◆ Page excerpt:
Re: [RFC PATCH net-next 1/3] net: phy: don't bind genphy in phy_attach_direct if the specific driver defers probe

"Russell King (Oracle)" <linux@xxxxxxxxxxxxxxx> · Thu, 2 Sep 2021 22:33:03 +0100

On Thu, Sep 02, 2021 at 01:33:57PM -0700, Florian Fainelli wrote:
> On 9/2/2021 12:51 PM, Andrew Lunn wrote:
> > On Thu, Sep 02, 2021 at 07:50:16PM +0100, Russell King (Oracle) wrote:
> > > On Thu, Sep 02, 2021 at 01:50:51AM +0300, Vladimir Oltean wrote:
> > > > diff --git a/drivers/net/phy/phy_device.c b/drivers/net/phy/phy_device.c
> > > > index 52310df121de..2c22a32f0a1c 100644
> > > > --- a/drivers/net/phy/phy_device.c
> > > > +++ b/drivers/net/phy/phy_device.c
> > > > @@ -1386,8 +1386,16 @@ int phy_attach_direct(struct net_device *dev, struct phy_device *phydev,
> > > >   	/* Assume that if there is no driver, that it doesn't
> > > >   	 * exist, and we should use the genphy driver.
> > > > +	 * The exception is during probing, when the PHY driver might have
> > > > +	 * attempted a probe but has requested deferral. Since there might be
> > > > +	 * MAC drivers which also attach to the PHY during probe time, try
> > > > +	 * harder to bind the specific PHY driver, and defer the MAC driver's
> > > > +	 * probing until then.
> > > >   	 */
> > > >   	if (!d->driver) {
> > > > +		if (device_pending_probe(d))
> > > > +			return -EPROBE_DEFER;
> > > 
> > > Something else that concerns me here.
> > > 
> > > As noted, many network drivers attempt to attach their PHY when the
> > > device is brought up, and not during their probe function.
> > 
> > Yes, this is going to be a problem. I agree it is too late to return
> > -EPROBE_DEFER. Maybe phy_attach_direct() needs to wait around, if the
> > device is still on the deferred list, otherwise use genphy. And maybe
> > a timeout and return -ENODEV, which is not 100% correct, we know the
> > device exists, we just cannot drive it.
> 
> Is it really going to be a problem though? The two cases where this will
> matter is if we use IP auto-configuration within the kernel, which this
> patchset ought to be helping with

There is no handling of EPROBE_DEFER in the IP auto-configuration
code while trying to bring up interfaces:

        for_each_netdev(&init_net, dev) {
                if (ic_is_init_dev(dev)) {
...

◆ Task description: In the patch discussion above, what is missing from the IP auto-configuration code while it tries to bring up interfaces?

Rows of spatial question data:
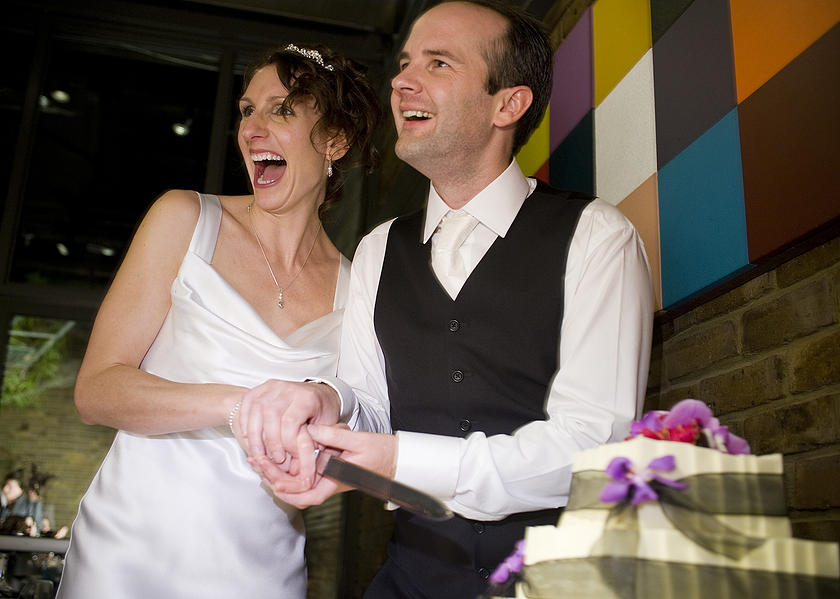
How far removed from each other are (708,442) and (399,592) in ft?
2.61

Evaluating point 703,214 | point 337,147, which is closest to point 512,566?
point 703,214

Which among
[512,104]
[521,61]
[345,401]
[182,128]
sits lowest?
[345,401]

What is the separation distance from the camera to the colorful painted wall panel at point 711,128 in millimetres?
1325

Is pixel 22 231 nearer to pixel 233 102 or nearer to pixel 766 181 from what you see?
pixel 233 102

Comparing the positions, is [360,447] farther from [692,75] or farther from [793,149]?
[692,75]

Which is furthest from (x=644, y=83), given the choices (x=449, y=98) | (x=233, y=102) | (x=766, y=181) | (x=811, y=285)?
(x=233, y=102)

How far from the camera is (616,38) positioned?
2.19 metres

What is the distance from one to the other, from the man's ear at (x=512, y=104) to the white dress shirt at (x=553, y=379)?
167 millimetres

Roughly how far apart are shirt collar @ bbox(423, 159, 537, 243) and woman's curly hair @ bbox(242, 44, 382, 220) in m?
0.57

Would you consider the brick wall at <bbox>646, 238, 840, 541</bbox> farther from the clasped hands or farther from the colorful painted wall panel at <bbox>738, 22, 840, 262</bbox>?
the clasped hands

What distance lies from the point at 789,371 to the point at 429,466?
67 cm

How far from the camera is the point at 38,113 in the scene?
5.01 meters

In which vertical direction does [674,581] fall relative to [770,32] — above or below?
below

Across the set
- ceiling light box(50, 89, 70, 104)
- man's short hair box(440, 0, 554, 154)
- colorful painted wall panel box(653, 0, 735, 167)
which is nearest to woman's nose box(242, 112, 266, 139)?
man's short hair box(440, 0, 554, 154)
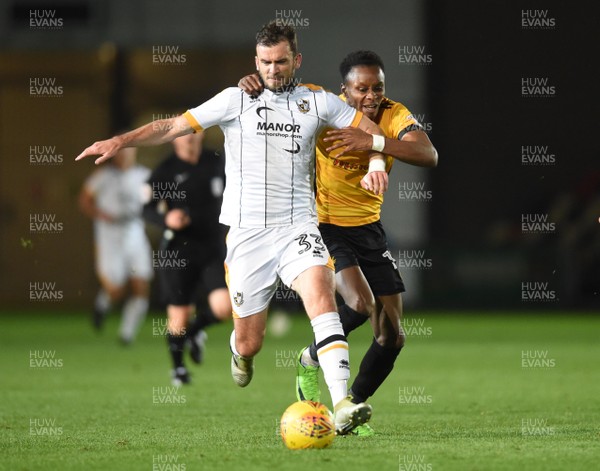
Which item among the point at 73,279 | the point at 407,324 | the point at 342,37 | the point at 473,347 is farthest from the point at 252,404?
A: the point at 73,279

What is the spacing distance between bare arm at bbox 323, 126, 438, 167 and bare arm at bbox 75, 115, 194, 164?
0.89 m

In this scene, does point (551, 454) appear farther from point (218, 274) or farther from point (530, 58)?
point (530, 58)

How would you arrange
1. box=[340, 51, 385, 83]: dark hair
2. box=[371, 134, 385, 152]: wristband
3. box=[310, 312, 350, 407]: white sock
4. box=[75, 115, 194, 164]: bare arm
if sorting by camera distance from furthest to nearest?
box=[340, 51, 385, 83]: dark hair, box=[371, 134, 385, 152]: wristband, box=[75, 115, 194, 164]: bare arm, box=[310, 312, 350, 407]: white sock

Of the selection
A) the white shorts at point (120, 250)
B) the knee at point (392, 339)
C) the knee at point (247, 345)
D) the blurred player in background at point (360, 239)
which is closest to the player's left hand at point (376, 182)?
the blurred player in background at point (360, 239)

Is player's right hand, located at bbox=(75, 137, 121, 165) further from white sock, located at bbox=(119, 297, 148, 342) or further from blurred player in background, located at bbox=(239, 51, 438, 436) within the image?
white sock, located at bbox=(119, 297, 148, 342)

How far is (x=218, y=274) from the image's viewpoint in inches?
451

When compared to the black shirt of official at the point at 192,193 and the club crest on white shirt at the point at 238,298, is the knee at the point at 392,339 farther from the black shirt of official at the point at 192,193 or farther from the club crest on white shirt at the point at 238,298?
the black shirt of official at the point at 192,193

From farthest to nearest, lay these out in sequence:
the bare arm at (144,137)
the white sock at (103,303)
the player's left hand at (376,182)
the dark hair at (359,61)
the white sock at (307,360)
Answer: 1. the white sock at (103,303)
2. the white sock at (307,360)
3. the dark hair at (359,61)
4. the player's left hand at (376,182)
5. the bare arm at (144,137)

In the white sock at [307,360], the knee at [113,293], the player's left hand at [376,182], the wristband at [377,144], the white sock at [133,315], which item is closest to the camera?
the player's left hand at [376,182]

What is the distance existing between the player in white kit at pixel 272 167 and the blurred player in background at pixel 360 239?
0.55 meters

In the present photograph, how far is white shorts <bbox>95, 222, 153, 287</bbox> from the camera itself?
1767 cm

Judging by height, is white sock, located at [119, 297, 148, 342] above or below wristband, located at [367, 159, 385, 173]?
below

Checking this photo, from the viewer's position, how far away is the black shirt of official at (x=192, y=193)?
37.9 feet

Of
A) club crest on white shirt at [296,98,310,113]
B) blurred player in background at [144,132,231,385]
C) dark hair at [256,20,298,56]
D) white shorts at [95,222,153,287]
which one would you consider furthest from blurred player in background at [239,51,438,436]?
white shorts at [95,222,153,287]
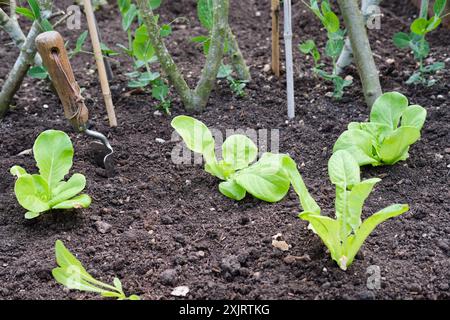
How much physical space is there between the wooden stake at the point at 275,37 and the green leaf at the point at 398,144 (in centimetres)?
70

◆ Written solution: Handling of EPROBE_DEFER.